EXERCISE INPUT:
--
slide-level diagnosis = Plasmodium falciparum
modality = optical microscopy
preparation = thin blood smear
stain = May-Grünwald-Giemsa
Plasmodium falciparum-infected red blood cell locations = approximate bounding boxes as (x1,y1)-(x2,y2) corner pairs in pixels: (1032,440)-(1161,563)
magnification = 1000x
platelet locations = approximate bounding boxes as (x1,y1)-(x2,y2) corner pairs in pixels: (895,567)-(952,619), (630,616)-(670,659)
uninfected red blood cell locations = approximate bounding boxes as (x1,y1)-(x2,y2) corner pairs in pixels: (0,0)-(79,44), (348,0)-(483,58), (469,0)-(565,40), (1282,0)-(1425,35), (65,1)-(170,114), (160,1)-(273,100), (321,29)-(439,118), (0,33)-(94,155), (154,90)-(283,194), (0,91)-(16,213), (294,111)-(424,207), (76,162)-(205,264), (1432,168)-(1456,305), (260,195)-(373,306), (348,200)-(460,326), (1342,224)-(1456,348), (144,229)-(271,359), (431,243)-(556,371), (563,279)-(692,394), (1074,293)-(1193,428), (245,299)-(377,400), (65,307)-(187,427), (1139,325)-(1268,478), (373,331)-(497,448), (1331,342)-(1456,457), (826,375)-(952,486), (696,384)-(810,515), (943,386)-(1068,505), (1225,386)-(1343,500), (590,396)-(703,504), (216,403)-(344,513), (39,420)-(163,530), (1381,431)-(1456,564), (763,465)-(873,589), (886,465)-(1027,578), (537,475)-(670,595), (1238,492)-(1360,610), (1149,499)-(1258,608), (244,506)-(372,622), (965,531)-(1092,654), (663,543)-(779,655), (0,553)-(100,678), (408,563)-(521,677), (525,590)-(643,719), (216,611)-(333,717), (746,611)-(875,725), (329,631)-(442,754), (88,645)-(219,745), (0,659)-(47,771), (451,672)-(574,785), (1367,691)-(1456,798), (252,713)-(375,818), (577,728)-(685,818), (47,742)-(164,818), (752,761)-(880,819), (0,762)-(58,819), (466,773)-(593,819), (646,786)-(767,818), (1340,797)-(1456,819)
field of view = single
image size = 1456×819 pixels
--
WHAT THIS TASK INVOLVES: Copy out each entry once more, character for character.

YOUR SOLUTION:
slide-level diagnosis = Plasmodium falciparum
modality = optical microscopy
preparation = thin blood smear
stain = May-Grünwald-Giemsa
Plasmodium falciparum-infected red blood cell locations = approximate bounding boxes as (x1,y1)-(x2,y2) corner pairs in pixels: (1032,440)-(1161,563)
magnification = 1000x
platelet locations = approximate bounding boxes as (x1,y1)-(x2,y2) corner pairs in pixels: (895,567)-(952,619), (630,616)-(670,659)
uninfected red blood cell locations = approximate bounding boxes as (x1,y1)-(x2,y2) corner pairs in pixels: (0,0)-(79,44), (348,0)-(483,58), (469,0)-(565,40), (1282,0)-(1425,35), (65,1)-(170,114), (160,1)-(273,100), (321,29)-(439,118), (0,33)-(94,155), (154,90)-(283,194), (0,91)-(16,213), (294,111)-(424,207), (76,162)-(205,264), (1432,168)-(1456,305), (260,195)-(373,306), (348,200)-(460,326), (1342,224)-(1456,348), (144,229)-(271,359), (431,243)-(556,371), (563,279)-(692,394), (1074,293)-(1193,428), (245,299)-(377,400), (65,307)-(187,427), (1139,325)-(1268,478), (373,331)-(497,448), (1331,342)-(1456,457), (826,375)-(952,486), (696,384)-(810,515), (943,386)-(1068,505), (1225,386)-(1343,500), (590,396)-(703,504), (216,403)-(344,513), (39,420)-(163,530), (1381,431)-(1456,564), (763,465)-(873,589), (886,465)-(1027,578), (537,475)-(670,595), (1238,492)-(1360,610), (1149,499)-(1258,608), (244,506)-(372,622), (965,531)-(1092,654), (663,543)-(779,655), (0,553)-(100,678), (408,563)-(521,677), (525,590)-(643,719), (216,611)-(333,717), (746,611)-(875,725), (329,631)-(442,754), (88,645)-(219,745), (0,659)-(47,771), (451,672)-(574,785), (1367,691)-(1456,798), (252,713)-(375,818), (577,728)-(685,818), (47,742)-(164,818), (752,761)-(880,819), (0,762)-(58,819), (466,773)-(593,819), (646,786)-(767,818), (1340,797)-(1456,819)
field of view = single
image size = 1456×819 pixels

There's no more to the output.